Beside Jai's chamber, another tragedy unfolded. Queen Morlin, the sovereign of the stone, lay in a state of terminal decline. To save her people, she had attempted to anchor a black hole with her own spiritual essence, a feat of such magnitude that it had eroded her soul-core. Her breathing was a shallow, ragged sound, like wind through a dry cave.
Despite the gloom of the royal quarters, the kingdom outside was a hive of frantic, beautiful activity. Under the command of King Borin, the Dwarf survivors and the 3,000 Human healers and warriors had begun to forge a bond that transcended race. They were mending the shattered bones of the capital together, their sweat mixing with the dust of the ruins.

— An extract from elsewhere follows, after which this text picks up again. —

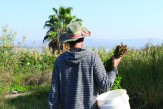 Ofek (a raw vegan born and raised in Amirim), pictured foraging for food, Galilee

In the Dwarf Kingdom, the laws of the heart were as direct as a smith's hammer. When a Dwarf man felt the spark of love for a woman, he did not hide behind the flowery poems of human scholars. He would walk straight to her, regardless of her status, and declare his proposal. Whether she accepted or rejected him, he would bow with the stoic respect of the earth itself and move on.
The Human Chief Physician, a man whose hair had turned silver from the weight of his duties, watched from a balcony as a burly Dwarf smith proposed to a young Human nurse. He let out a weary, philosophical chuckle.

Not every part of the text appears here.